▸ 課題 1:
抜粋本文によると、上述した実施形態では危険度レベルを何段階として説明しているか。
▸ 課題 2:
抜粋本文のうち、「例えば、上述した実施形態では」を含む語句で始まり「階に限定されるものではない。」で終わる部分を、一字一句違えずに書き写しなさい。

▸ 抜粋本文:

例えば、上述した実施形態では、カーブミラー100の形状が矩形である場合について説明しているが、本発明は、これに限定されるものではなく、予め規格化されているカーブミラーであれば、その形状は矩形に限定されるものではなく円形やその他の形であってもよく、いずれの場合も、上述した実施形態と同様の作用効果を得られることはいうまでもない。また、上述した実施形態では、危険度レベルが(b1)〜(b5)の5段階である場合について説明したが、このような5段階に限定されるものではない。
【0066】
また、上述した画像認識処理部21(特定手段21a,ミラー内画像取得手段21b,画像変換手段21cおよび画像歪み補正手段21d),判断処理部22(接近物体認識手段22a,危険度算出手段22bおよび制御手段22c)および出力制御系23(表示制御部23a,警報制御部23b,制動制御部23c,操舵制御部23dおよびエンジン制御部23e)としての機能(全部もしくは一部の機能)は、コンピュータ(CPU,情報処理装置,各種端末を含む)が所定のアプリケーションプログラム(車両運転支援プログラム)を実行することによって実現される。

▸ 以下の資料:
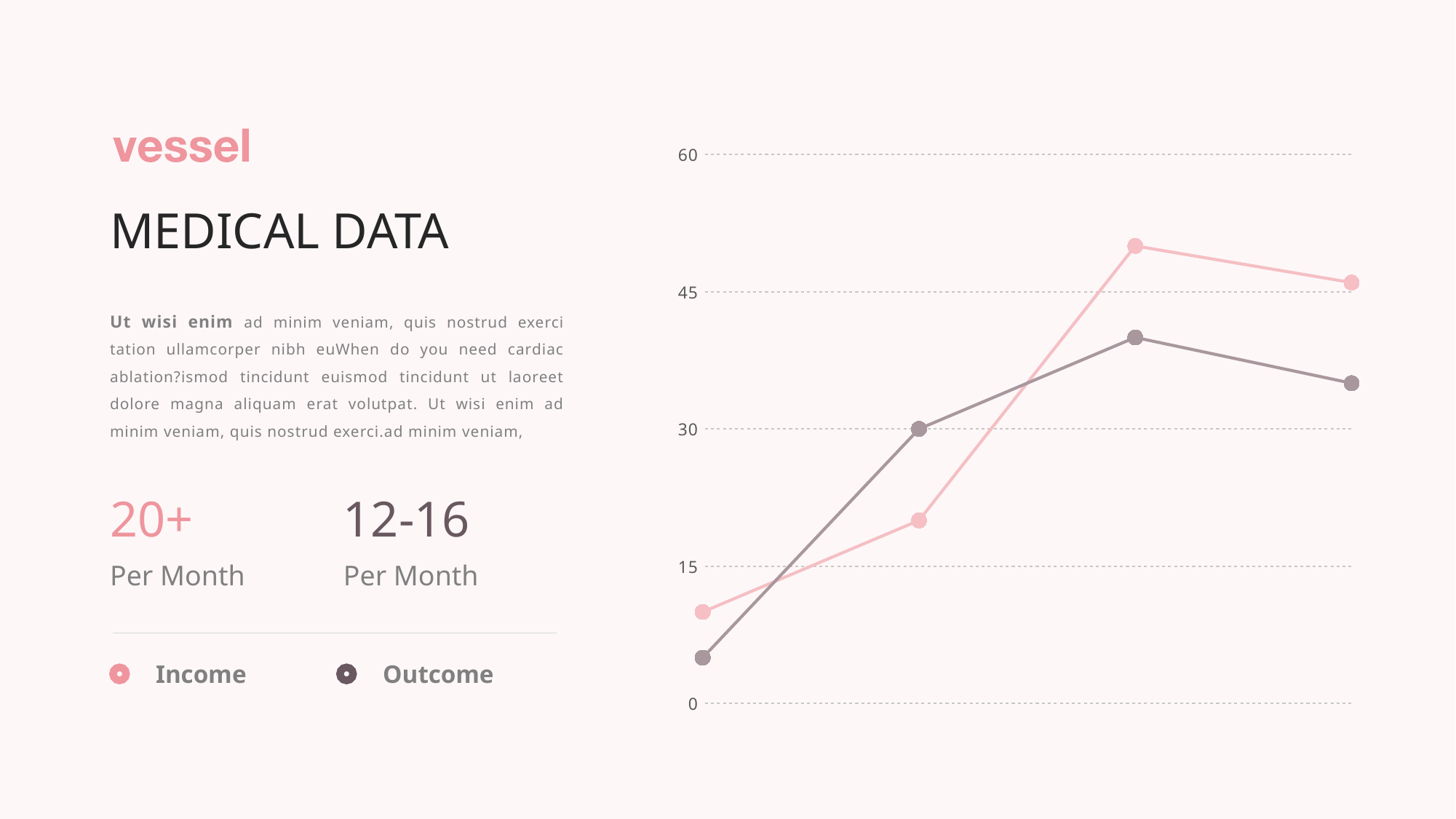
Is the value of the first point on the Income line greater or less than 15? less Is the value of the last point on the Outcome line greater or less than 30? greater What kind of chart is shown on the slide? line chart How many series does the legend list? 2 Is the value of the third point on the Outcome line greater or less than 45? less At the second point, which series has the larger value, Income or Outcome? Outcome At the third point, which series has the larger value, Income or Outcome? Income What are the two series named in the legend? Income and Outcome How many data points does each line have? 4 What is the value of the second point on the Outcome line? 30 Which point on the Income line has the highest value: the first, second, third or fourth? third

▸ 解答 1:
(b1)〜(b5)の5段階である。

▸ 解答 2:
例えば、上述した実施形態では、カーブミラー100の形状が矩形である場合について説明しているが、本発明は、これに限定されるものではなく、予め規格化されているカーブミラーであれば、その形状は矩形に限定されるものではなく円形やその他の形であってもよく、いずれの場合も、上述した実施形態と同様の作用効果を得られることはいうまでもない。また、上述した実施形態では、危険度レベルが(b1)〜(b5)の5段階である場合について説明したが、このような5段階に限定されるものではない。